# Show name help!



## Twilight Arabians (Dec 14, 2008)

oh also he's 5 year old, he's black with dappling. and he's an arab.


----------



## Twilight Arabians (Dec 14, 2008)

here's a pic!


----------



## StormyBlues (Dec 31, 2008)

Midnight Tango
Onex is a pretty nice name too!


----------



## Twilight Arabians (Dec 14, 2008)

anyone else??


----------



## hrsjmpr32 (Nov 4, 2008)

After Dark
Eleven fifty nine


----------



## hunterchic (Feb 4, 2009)

Black Gold
Or something with his sire's name in it
Ink Heart
Starless Night
Qouth the Raven
Pitch Black
Galaxy
Ebony Sunshine
Hush Hush


----------



## Welshponyfan (Jan 24, 2009)

I'm A Show Stoper.

Watch The Sky

Hes So Pretty Too


----------



## ilovestitch (Dec 22, 2006)

Midnight Temptation
Moon Shadow
Majestic Trait
Midnight Fever 
Miles of Mystery
One Elegant Storm
Oracle Night
Dancing Nightmare
Dancing in the dark
Dark Asset
Dark Edge
Dark Shades of Gray


----------



## morganshow11 (Dec 19, 2008)

Olympic Display


----------



## horsegirl123 (Jan 7, 2009)

Ooo!
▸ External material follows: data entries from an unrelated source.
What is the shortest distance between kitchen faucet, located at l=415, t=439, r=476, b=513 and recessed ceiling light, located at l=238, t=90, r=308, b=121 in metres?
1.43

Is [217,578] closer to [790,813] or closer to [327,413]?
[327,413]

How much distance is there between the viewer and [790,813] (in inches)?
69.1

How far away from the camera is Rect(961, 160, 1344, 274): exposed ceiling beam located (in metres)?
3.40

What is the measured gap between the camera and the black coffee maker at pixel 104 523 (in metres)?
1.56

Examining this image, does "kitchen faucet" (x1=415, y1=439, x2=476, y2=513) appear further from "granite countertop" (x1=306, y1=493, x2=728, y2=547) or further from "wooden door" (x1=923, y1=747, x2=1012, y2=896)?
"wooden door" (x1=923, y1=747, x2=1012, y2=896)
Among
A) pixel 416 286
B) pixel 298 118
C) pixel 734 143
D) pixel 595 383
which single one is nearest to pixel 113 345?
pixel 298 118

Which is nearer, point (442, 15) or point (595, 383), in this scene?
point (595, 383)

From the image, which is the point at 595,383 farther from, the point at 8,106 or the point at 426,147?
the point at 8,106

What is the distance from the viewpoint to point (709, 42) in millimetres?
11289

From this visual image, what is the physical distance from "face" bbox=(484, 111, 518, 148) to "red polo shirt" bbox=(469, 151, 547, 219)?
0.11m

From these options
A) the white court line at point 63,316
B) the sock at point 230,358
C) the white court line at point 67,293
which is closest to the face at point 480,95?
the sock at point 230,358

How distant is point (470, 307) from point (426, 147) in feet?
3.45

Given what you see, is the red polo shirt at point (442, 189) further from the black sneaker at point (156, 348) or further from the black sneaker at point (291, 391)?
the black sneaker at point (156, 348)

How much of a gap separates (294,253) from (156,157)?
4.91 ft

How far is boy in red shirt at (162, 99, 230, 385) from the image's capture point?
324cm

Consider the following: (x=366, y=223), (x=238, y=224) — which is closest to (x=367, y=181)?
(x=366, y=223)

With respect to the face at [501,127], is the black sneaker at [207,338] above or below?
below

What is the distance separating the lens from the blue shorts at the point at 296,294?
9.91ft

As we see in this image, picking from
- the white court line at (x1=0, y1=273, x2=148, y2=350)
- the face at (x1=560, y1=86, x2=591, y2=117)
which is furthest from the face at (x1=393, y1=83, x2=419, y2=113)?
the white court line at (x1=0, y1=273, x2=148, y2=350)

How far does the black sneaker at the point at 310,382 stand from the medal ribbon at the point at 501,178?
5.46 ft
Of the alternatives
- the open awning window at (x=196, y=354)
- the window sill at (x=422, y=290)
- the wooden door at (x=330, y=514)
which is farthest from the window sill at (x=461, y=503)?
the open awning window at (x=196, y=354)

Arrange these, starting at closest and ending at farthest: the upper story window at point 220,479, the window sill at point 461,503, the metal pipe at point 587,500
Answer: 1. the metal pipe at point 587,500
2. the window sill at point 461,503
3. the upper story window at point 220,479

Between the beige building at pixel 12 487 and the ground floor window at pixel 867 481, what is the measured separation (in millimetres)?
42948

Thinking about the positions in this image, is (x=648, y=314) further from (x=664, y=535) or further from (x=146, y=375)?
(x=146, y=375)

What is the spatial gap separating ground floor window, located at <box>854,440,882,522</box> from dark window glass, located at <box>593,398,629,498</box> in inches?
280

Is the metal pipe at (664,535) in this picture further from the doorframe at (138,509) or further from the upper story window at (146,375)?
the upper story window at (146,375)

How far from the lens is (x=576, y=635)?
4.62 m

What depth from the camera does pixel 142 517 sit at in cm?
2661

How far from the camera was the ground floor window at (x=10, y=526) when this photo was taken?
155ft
Soo handsome!!! Sorry, can't think of any good show names right now..


----------



## ALYJOMOFO (Dec 30, 2008)

i like "On The Rocks" like a drink. Onyx is a cute barn name


----------



## LeahKathleen (Mar 5, 2009)

"On The Rocks" is so cute! And it goes with his barn name. Or even "On The Rox" or something like that. :] Good luck!


----------



## manhirwen (Jul 2, 2008)

Onyxia's Panther?


----------



## horseluver50 (Mar 19, 2009)

In the Dawn of Time


----------



## horseluver50 (Mar 19, 2009)

Heart of a Knight
Once upon a night
Deathly Shadows


----------



## TipTop (Mar 2, 2007)

How about Black Magic?


----------



## manhirwen (Jul 2, 2008)

How about Vroom Vroom Party Starta! J/K

My aunt used to have a horse named black magic now that I think of it.


----------



## Liberty (Jan 18, 2009)

See Me Excel
On The Brink
Intrepid 
Danny Ding Aling
Birthday Boy
That's Show Biz <--- my instructor's favorite saying
Catch Me If You Can
See Me Fly
Onyx N' Ice
Ebony Onyx <--- that's the name of the dam of one of the horses I ride "Antu Ebony Onyx" 
Onyx Alyixzar [Elixir]
Jump To Conclusions


----------